Word for word, and with pictures excluded, copy out all the records that follow.

-.-.-

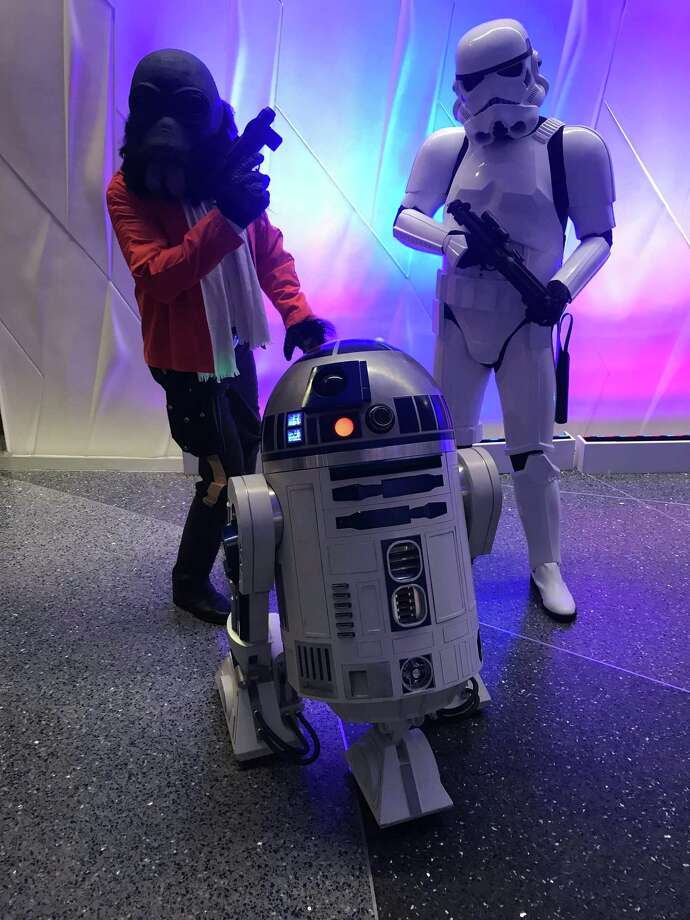 "Costumed characters from ""Star Wars"" prowl the Tobin Center lobby Friday night ahead of the San Antonio Symphony's movie concert. Photo: David Hendricks /Contributor"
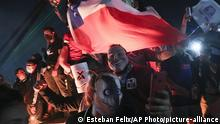 People gather at Plaza Italia on the day Chileans voted in a referendum to decide whether the country should replace its 40-year-old constitution, written during the dictatorship of Gen. Augusto Pinochet, in Santiago, Chile, Sunday, Oct. 25, 2020. (AP Photo/Esteban Felix) |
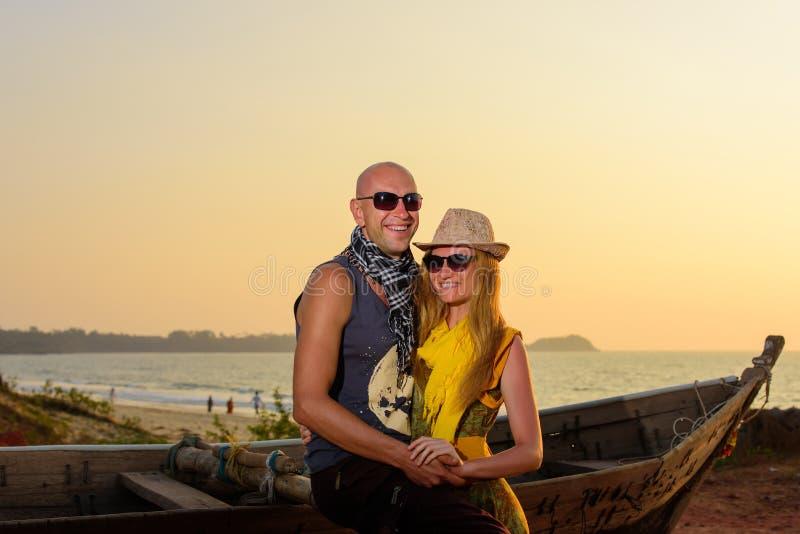在木小船附近的年轻笑的夫妇拥抱在海的背景 在爱的夫妇在海滨的日落 库存图片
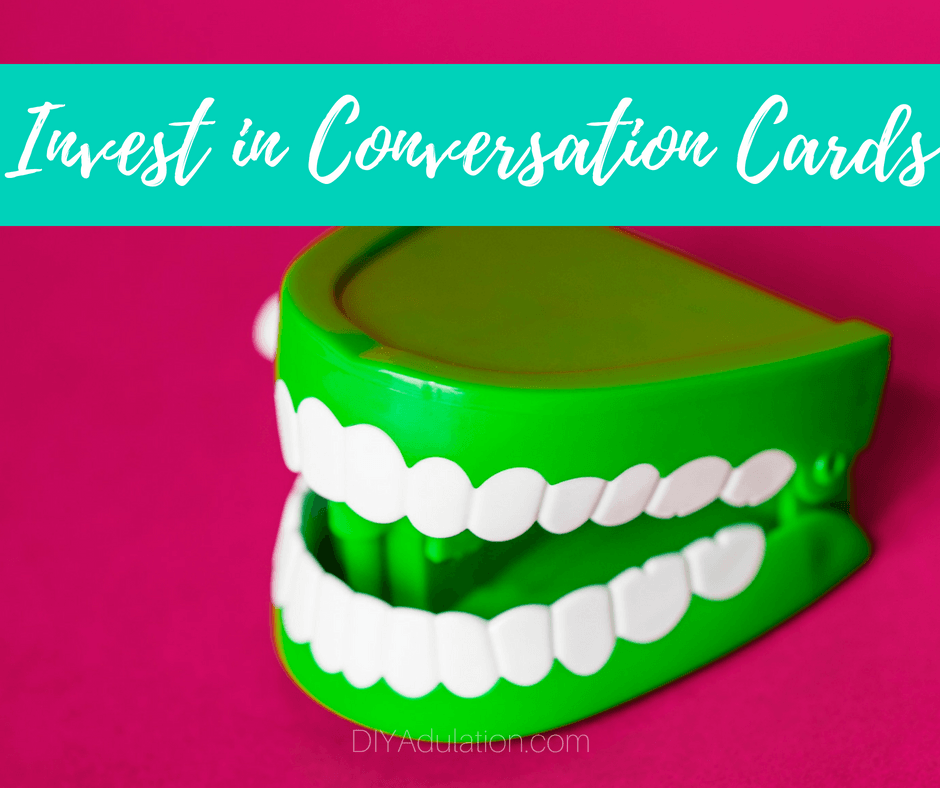Green Chattering Teeth toy with text overlay: Invest in Conversation Cards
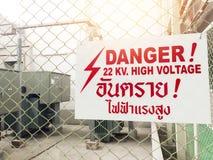 Il segno ad alta tensione del pericolo d'avvertimento e la lingua tailandese significano il pericolo h Fotografie Stock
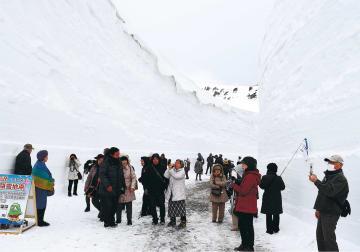 切り立つ雪の壁の景観を楽しむ観光客ら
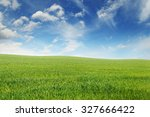 spring meadow and blue sky | Shutterstock . vector #327666422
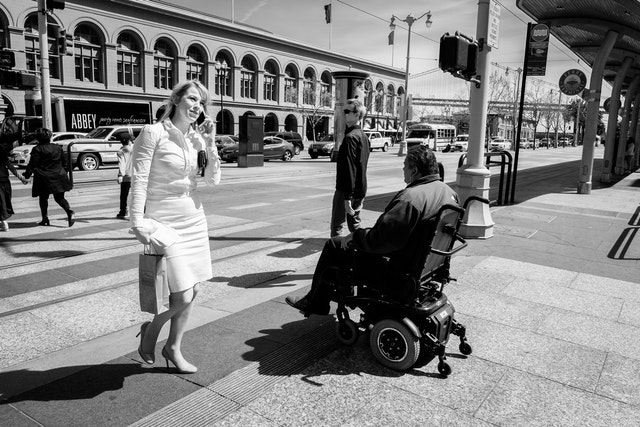 A woman dressed in white walking past a man in a wheelchair in front of the Ferry Building in San Francisco.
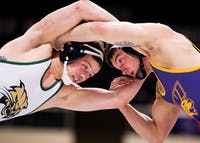 Ohio University redshirt junior Andrew Romanchik grapples with University of Northern Iowa junior Cody Caldwell. The Bobcats defeated the Panthers 20-18 at The Convo Feb. 6, 2015.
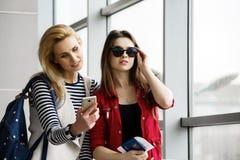 Dos mujeres bonitas que se colocan en el terminal con una maleta, una mochila y un pasaporte, mirada en el teléfono Imagen de archivo libre de regalías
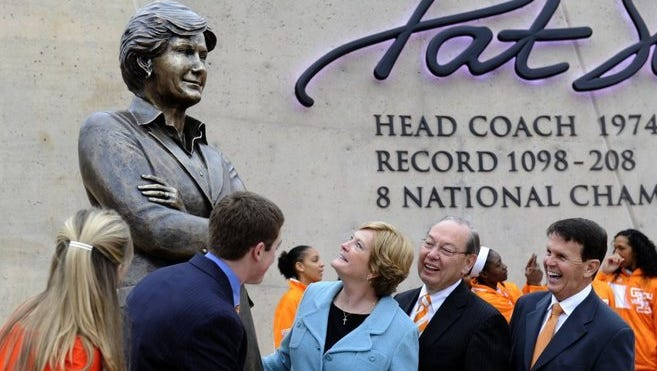 Pat Summitt takes her first clear look at the statue of her unveiled Friday, Nov 22, 2013. The University of Tennessee honored the legendary coach in a ceremony at the corner of Lake Loudoun Boulevard and Phillip Fulmer Way. At left are Tyler Summitt and his wife, AnDe, Summitt, UT Chancellor Jimmy Cheek, and Director of Athletics Dave Hart.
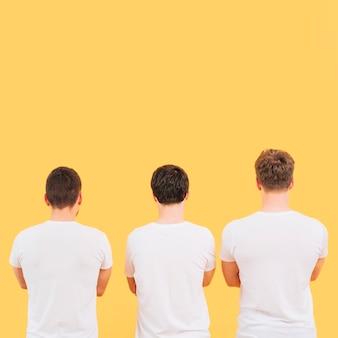 Vista posterior de un hombre en camiseta blanca de pie contra el fondo amarillo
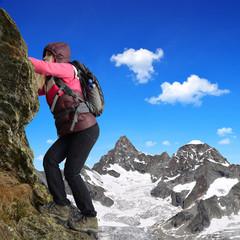 Girl climbing on the rock in Pennine Alps, Switzerland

-.-.-

> _Final answer_:
 "Costumed characters from ""Star Wars"" prowl the Tobin Center lobby Friday night ahead of the San Antonio Symphony's movie concert. Photo: David Hendricks /Contributor"
 People gather at Plaza Italia on the day Chileans voted in a referendum to decide whether the country should replace its 40-year-old constitution, written during the dictatorship of Gen. Augusto Pinochet, in Santiago, Chile, Sunday, Oct. 25, 2020. (AP Photo/Esteban Felix) |
在木小船附近的年轻笑的夫妇拥抱在海的背景 在爱的夫妇在海滨的日落 库存图片
Green Chattering Teeth toy with text overlay: Invest in Conversation Cards
 Il segno ad alta tensione del pericolo d'avvertimento e la lingua tailandese significano il pericolo h Fotografie Stock
 切り立つ雪の壁の景観を楽しむ観光客ら
 spring meadow and blue sky | Shutterstock . vector #327666422
 A woman dressed in white walking past a man in a wheelchair in front of the Ferry Building in San Francisco.
 Ohio University redshirt junior Andrew Romanchik grapples with University of Northern Iowa junior Cody Caldwell. The Bobcats defeated the Panthers 20-18 at The Convo Feb. 6, 2015.
 Dos mujeres bonitas que se colocan en el terminal con una maleta, una mochila y un pasaporte, mirada en el teléfono Imagen de archivo libre de regalías
 Pat Summitt takes her first clear look at the statue of her unveiled Friday, Nov 22, 2013. The University of Tennessee honored the legendary coach in a ceremony at the corner of Lake Loudoun Boulevard and Phillip Fulmer Way. At left are Tyler Summitt and his wife, AnDe, Summitt, UT Chancellor Jimmy Cheek, and Director of Athletics Dave Hart.
 Vista posterior de un hombre en camiseta blanca de pie contra el fondo amarillo
 Girl climbing on the rock in Pennine Alps, Switzerland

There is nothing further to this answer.